Please write back every entry exactly, character for character.

─── LISTED ENTRIES

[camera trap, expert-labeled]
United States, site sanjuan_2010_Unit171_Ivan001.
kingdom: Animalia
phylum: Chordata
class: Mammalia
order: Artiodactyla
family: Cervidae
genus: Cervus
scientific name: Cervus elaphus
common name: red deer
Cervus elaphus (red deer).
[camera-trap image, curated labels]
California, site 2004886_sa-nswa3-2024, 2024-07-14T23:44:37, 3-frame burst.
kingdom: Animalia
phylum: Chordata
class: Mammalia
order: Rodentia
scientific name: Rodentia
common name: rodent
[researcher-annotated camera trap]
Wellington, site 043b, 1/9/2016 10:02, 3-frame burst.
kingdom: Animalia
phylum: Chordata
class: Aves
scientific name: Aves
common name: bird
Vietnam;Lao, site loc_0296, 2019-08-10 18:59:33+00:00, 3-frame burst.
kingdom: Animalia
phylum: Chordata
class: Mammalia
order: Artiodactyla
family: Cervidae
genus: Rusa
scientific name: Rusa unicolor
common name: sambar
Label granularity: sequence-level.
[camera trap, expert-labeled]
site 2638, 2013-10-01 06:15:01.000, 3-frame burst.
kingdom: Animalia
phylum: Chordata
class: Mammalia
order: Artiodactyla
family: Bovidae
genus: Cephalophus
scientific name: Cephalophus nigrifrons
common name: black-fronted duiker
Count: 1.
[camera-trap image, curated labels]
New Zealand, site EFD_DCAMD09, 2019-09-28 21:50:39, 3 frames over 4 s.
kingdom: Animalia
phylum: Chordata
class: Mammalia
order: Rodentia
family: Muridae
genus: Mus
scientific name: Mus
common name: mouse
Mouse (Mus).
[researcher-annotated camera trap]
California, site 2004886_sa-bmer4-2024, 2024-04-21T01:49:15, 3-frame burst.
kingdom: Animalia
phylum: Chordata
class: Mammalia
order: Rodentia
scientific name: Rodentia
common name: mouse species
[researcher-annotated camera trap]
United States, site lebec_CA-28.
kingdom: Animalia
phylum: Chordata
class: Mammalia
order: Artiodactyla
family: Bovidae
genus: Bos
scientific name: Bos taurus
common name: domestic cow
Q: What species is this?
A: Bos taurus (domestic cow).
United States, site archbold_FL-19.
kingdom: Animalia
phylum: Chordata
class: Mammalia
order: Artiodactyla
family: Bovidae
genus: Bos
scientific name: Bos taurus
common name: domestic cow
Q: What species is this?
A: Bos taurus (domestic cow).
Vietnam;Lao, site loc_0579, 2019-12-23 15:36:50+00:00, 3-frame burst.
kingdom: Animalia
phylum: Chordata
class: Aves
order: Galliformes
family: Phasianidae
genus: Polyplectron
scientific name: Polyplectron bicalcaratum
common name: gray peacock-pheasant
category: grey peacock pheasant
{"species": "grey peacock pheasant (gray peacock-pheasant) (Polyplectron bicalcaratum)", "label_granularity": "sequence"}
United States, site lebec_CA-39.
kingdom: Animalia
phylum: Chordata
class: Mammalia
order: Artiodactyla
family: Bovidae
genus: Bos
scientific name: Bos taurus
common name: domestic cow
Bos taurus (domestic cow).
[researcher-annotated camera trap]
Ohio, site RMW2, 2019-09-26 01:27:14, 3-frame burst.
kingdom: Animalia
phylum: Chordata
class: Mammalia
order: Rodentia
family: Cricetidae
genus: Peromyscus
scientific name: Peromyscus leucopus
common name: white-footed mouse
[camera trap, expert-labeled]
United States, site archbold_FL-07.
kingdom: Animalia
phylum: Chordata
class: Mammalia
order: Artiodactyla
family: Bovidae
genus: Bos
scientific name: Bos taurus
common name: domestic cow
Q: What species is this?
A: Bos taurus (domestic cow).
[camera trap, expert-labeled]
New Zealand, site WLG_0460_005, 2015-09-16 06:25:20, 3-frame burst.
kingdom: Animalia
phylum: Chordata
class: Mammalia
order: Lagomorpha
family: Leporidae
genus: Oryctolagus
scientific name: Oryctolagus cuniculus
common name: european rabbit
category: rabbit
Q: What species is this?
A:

──────

### ANSWER TO THIS PROBLEM
[camera trap, expert-labeled]
United States, site sanjuan_2010_Unit171_Ivan001.
kingdom: Animalia
phylum: Chordata
class: Mammalia
order: Artiodactyla
family: Cervidae
genus: Cervus
scientific name: Cervus elaphus
common name: red deer
Cervus elaphus (red deer).
[camera-trap image, curated labels]
California, site 2004886_sa-nswa3-2024, 2024-07-14T23:44:37, 3-frame burst.
kingdom: Animalia
phylum: Chordata
class: Mammalia
order: Rodentia
scientific name: Rodentia
common name: rodent
[researcher-annotated camera trap]
Wellington, site 043b, 1/9/2016 10:02, 3-frame burst.
kingdom: Animalia
phylum: Chordata
class: Aves
scientific name: Aves
common name: bird
Vietnam;Lao, site loc_0296, 2019-08-10 18:59:33+00:00, 3-frame burst.
kingdom: Animalia
phylum: Chordata
class: Mammalia
order: Artiodactyla
family: Cervidae
genus: Rusa
scientific name: Rusa unicolor
common name: sambar
Label granularity: sequence-level.
[camera trap, expert-labeled]
site 2638, 2013-10-01 06:15:01.000, 3-frame burst.
kingdom: Animalia
phylum: Chordata
class: Mammalia
order: Artiodactyla
family: Bovidae
genus: Cephalophus
scientific name: Cephalophus nigrifrons
common name: black-fronted duiker
Count: 1.
[camera-trap image, curated labels]
New Zealand, site EFD_DCAMD09, 2019-09-28 21:50:39, 3 frames over 4 s.
kingdom: Animalia
phylum: Chordata
class: Mammalia
order: Rodentia
family: Muridae
genus: Mus
scientific name: Mus
common name: mouse
Mouse (Mus).
[researcher-annotated camera trap]
California, site 2004886_sa-bmer4-2024, 2024-04-21T01:49:15, 3-frame burst.
kingdom: Animalia
phylum: Chordata
class: Mammalia
order: Rodentia
scientific name: Rodentia
common name: mouse species
[researcher-annotated camera trap]
United States, site lebec_CA-28.
kingdom: Animalia
phylum: Chordata
class: Mammalia
order: Artiodactyla
family: Bovidae
genus: Bos
scientific name: Bos taurus
common name: domestic cow
Q: What species is this?
A: Bos taurus (domestic cow).
United States, site archbold_FL-19.
kingdom: Animalia
phylum: Chordata
class: Mammalia
order: Artiodactyla
family: Bovidae
genus: Bos
scientific name: Bos taurus
common name: domestic cow
Q: What species is this?
A: Bos taurus (domestic cow).
Vietnam;Lao, site loc_0579, 2019-12-23 15:36:50+00:00, 3-frame burst.
kingdom: Animalia
phylum: Chordata
class: Aves
order: Galliformes
family: Phasianidae
genus: Polyplectron
scientific name: Polyplectron bicalcaratum
common name: gray peacock-pheasant
category: grey peacock pheasant
{"species": "grey peacock pheasant (gray peacock-pheasant) (Polyplectron bicalcaratum)", "label_granularity": "sequence"}
United States, site lebec_CA-39.
kingdom: Animalia
phylum: Chordata
class: Mammalia
order: Artiodactyla
family: Bovidae
genus: Bos
scientific name: Bos taurus
common name: domestic cow
Bos taurus (domestic cow).
[researcher-annotated camera trap]
Ohio, site RMW2, 2019-09-26 01:27:14, 3-frame burst.
kingdom: Animalia
phylum: Chordata
class: Mammalia
order: Rodentia
family: Cricetidae
genus: Peromyscus
scientific name: Peromyscus leucopus
common name: white-footed mouse
[camera trap, expert-labeled]
United States, site archbold_FL-07.
kingdom: Animalia
phylum: Chordata
class: Mammalia
order: Artiodactyla
family: Bovidae
genus: Bos
scientific name: Bos taurus
common name: domestic cow
Q: What species is this?
A: Bos taurus (domestic cow).
[camera trap, expert-labeled]
New Zealand, site WLG_0460_005, 2015-09-16 06:25:20, 3-frame burst.
kingdom: Animalia
phylum: Chordata
class: Mammalia
order: Lagomorpha
family: Leporidae
genus: Oryctolagus
scientific name: Oryctolagus cuniculus
common name: european rabbit
category: rabbit
Q: What species is this?
A:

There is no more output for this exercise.